◆ OPDRACHT
Schrijf uit de uitspraak van de Raad van State letterlijk het stuk over van "No. H01.95.0337" tot en met "Kwantum Nederland B.V.".

◆ LEESTEKST
※

Home

Raad van State, 09-05-1996, ZF2153, H01.95.0337

Raad van State, 09-05-1996, ZF2153, H01.95.0337

Gegevens

Instantie
Raad van State
Datum uitspraak
9 mei 1996
Datum publicatie
19 juni 2002
ECLI
ECLI:NL:RVS:1996:ZF2153
Zaaknummer
H01.95.0337
Relevante informatie
Algemene wet bestuursrecht [Tekst geldig vanaf 01-08-2024 tot 01-09-2024], Algemene wet bestuursrecht [Tekst geldig vanaf 01-08-2024 tot 01-09-2024] art. 3:4

Inhoudsindicatie

3:4.2 Awb noopt rechter tot terughoudende toetsing belangenafweging bestuursorgaan.

Uitspraak

Raad

van State

No. H01.95.0337

Datum uitspraak: 9 mei 1996.

AFDELING

BESTUURSRECHTSPRAAK

Uitspraak op het hoger beroep van:

1. burgemeester en wethouders van Venlo

2. Kwantum Nederland B.V.

(appellanten)

tegen de uitspraak van de arrondissementsrechtbank te Roermond van

15 juni 1995 in het geschil tussen:

Maxis B.V., Praxis Vastgoed B.V. en Praxis Doe-het-zelf Center B.V.

en

appellanten sub 1.

Procesverloop

Bij besluit van 28 maart 1994 hebben appellanten sub 1 aan appellante sub 2, met gebruikmaking van de desbetreffende door gedeputeerde staten verleende verklaringen van geen bezwaar, vrijstelling verleend van de gebruiksvoorschriften, neergelegd in de artikelen 21 en 10 van de 3e onderscheidenlijk de 6e wijziging van de 9e herziening van het bestemmingsplan "Uitbreidingsplan in Hoofdzaken 1959", ten behoeve van de vestiging van appellante sub 2 op het perceel kadastraal bekend gemeente Venlo, secties 4468, 4636 en 4743, plaatselijk bekend Nijmeegseweg 10 op het industrieterrein "De Veegtes".

※

◆ INFORMATIE
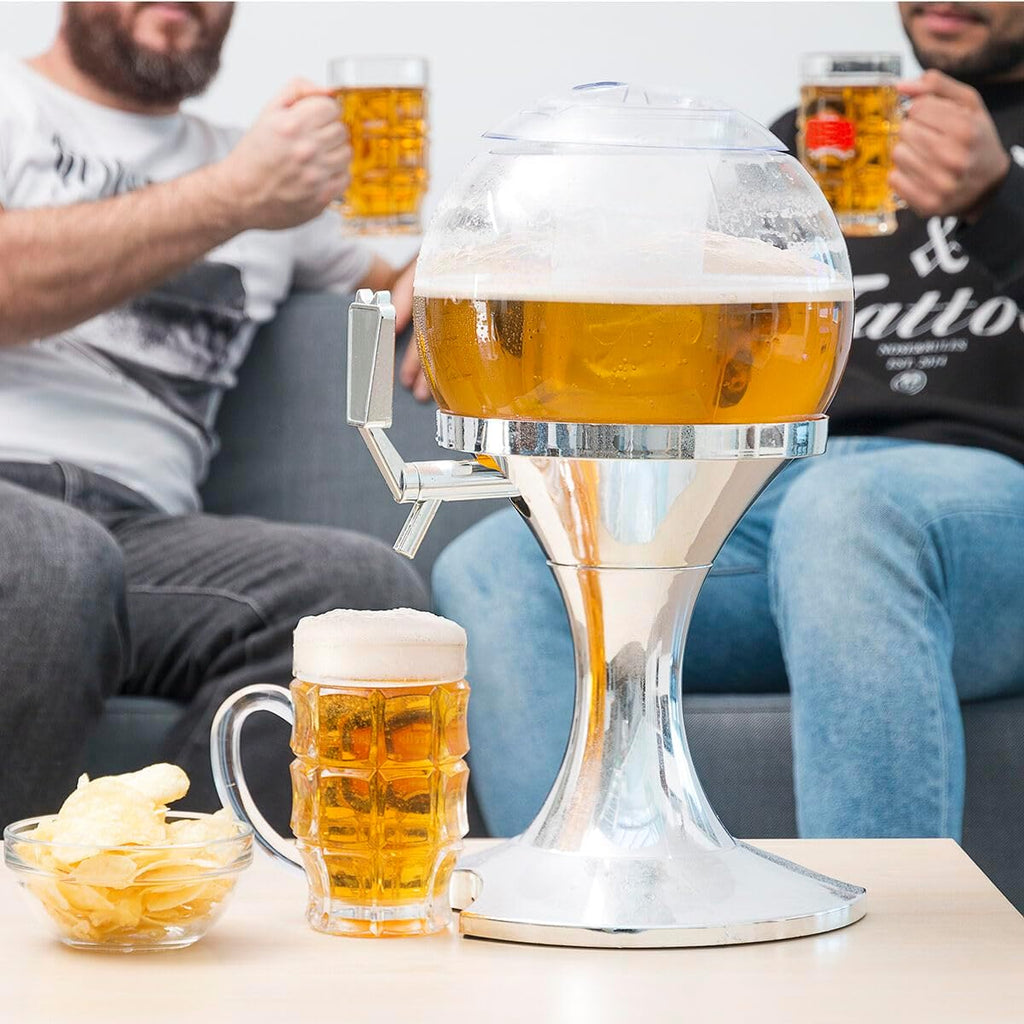 InnovaGoods - Distributeur de Bière Réfrigérant 3,5L, Machine à Jus de Fruits, Fontaine d'alcool avec Réservoir à Glaçons, PMMA Transparent et Argent Métallique, 24x24x42 cm, sans BPA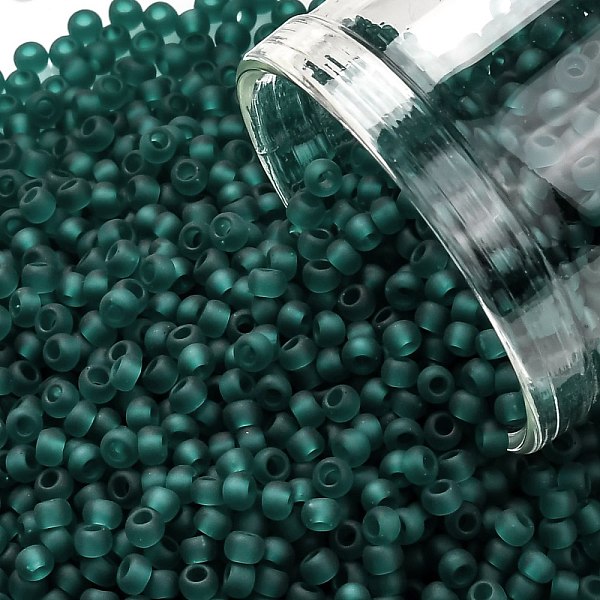 

PandaHall TOHO Round Seed Beads, Japanese Seed Beads, (7BDF) Transparent Frost Teal, 11/0, 2.2mm, Hole: 0.8mm, about 1110pcs/bottle..., Cyan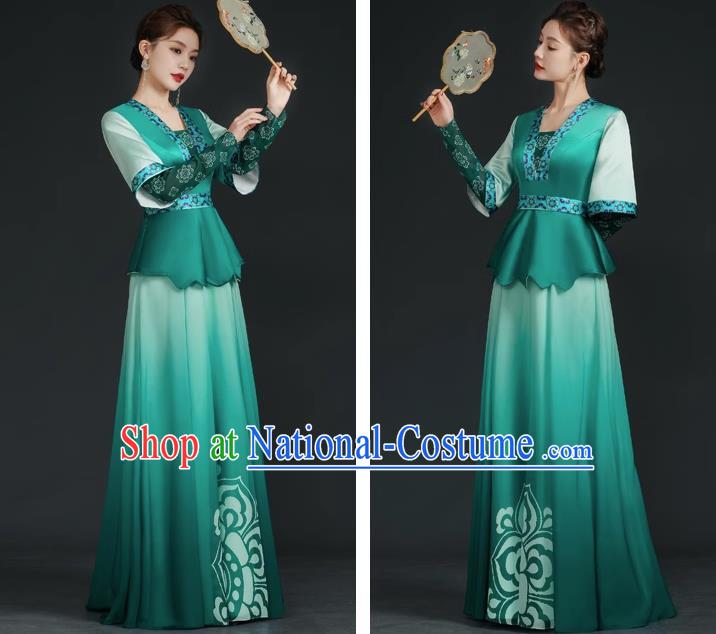 China Style Top Catwalk Evening Dress Trailing Long Model Team Stage Performance Clothing Art Test Dress Green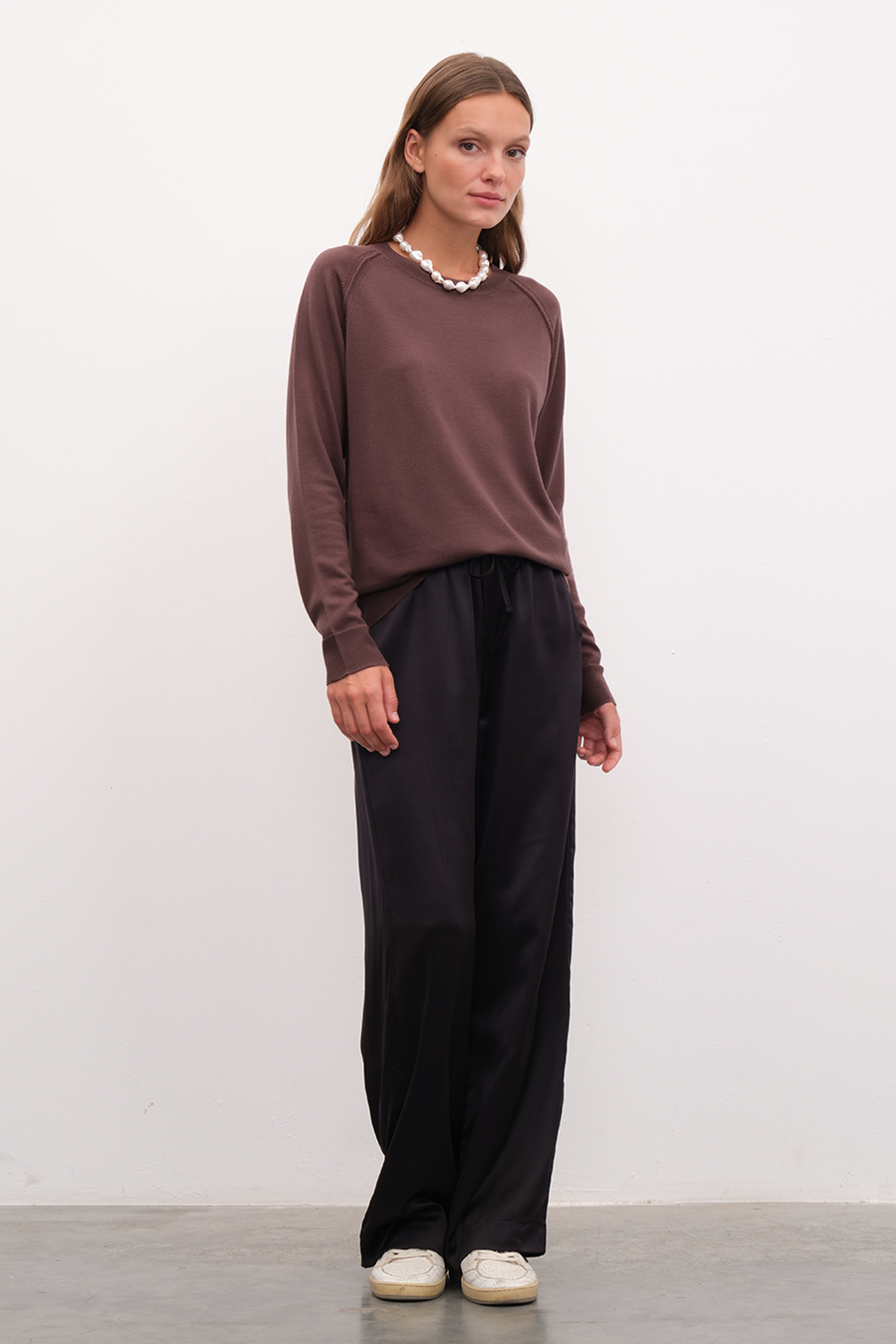 Silk-Satin Wide-Leg Pants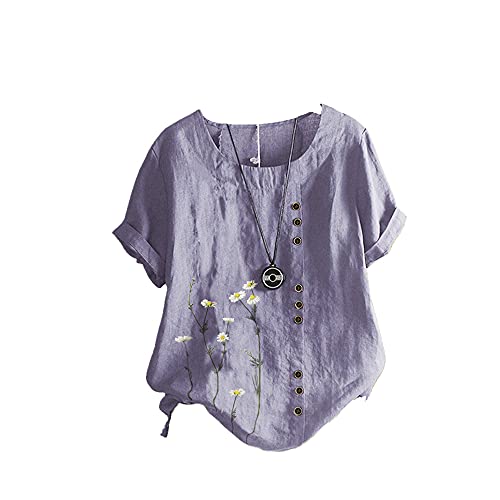 Janepam Women T-Shirt Tops Plus Size Linen Flower Floral Daisy Grass Graphic Pattern Print Short Sleeve Loose Button Decor Shirt Tee Blouse(M Purple,4XL)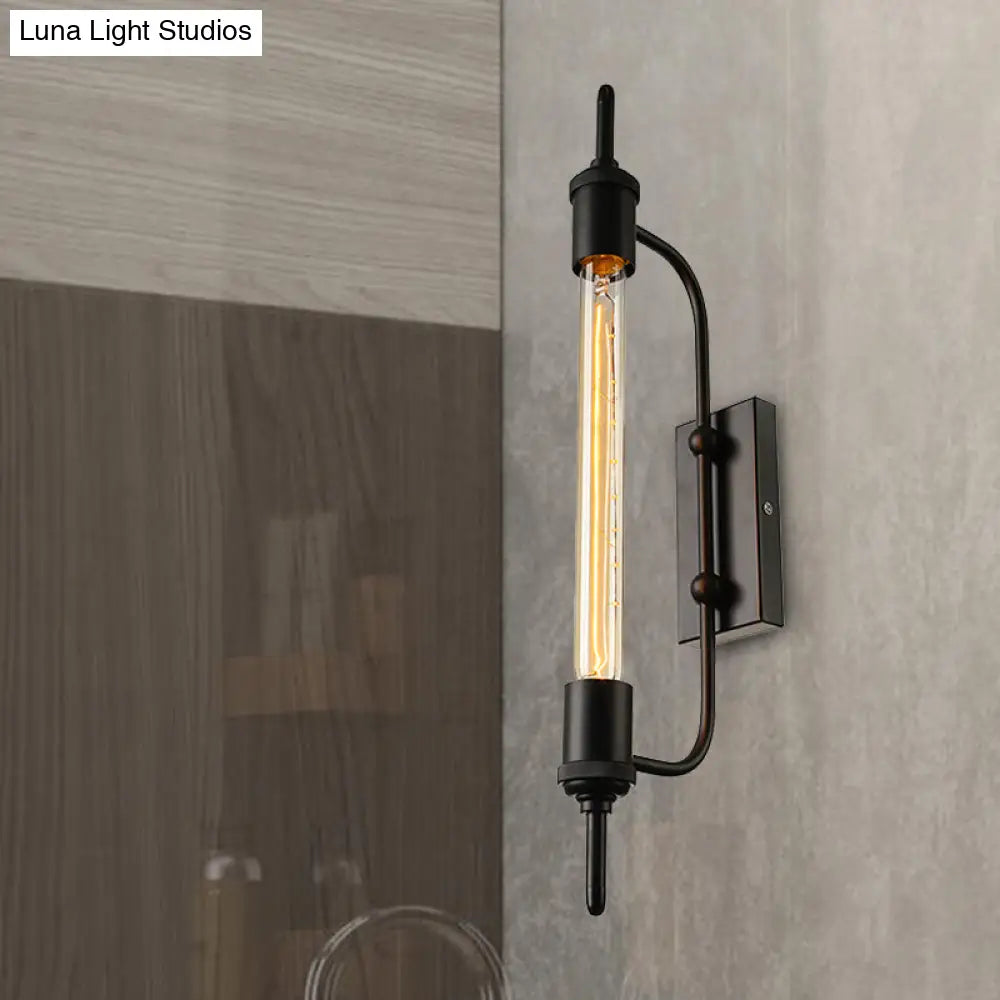 Black Metal Linear Wall Mount Light With Exposed Bulb Loft - Balcony Lighting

※

◆ UITWERKING
No. H01.95.0337

Datum uitspraak: 9 mei 1996.

AFDELING

BESTUURSRECHTSPRAAK

Uitspraak op het hoger beroep van:

1. burgemeester en wethouders van Venlo

2. Kwantum Nederland B.V.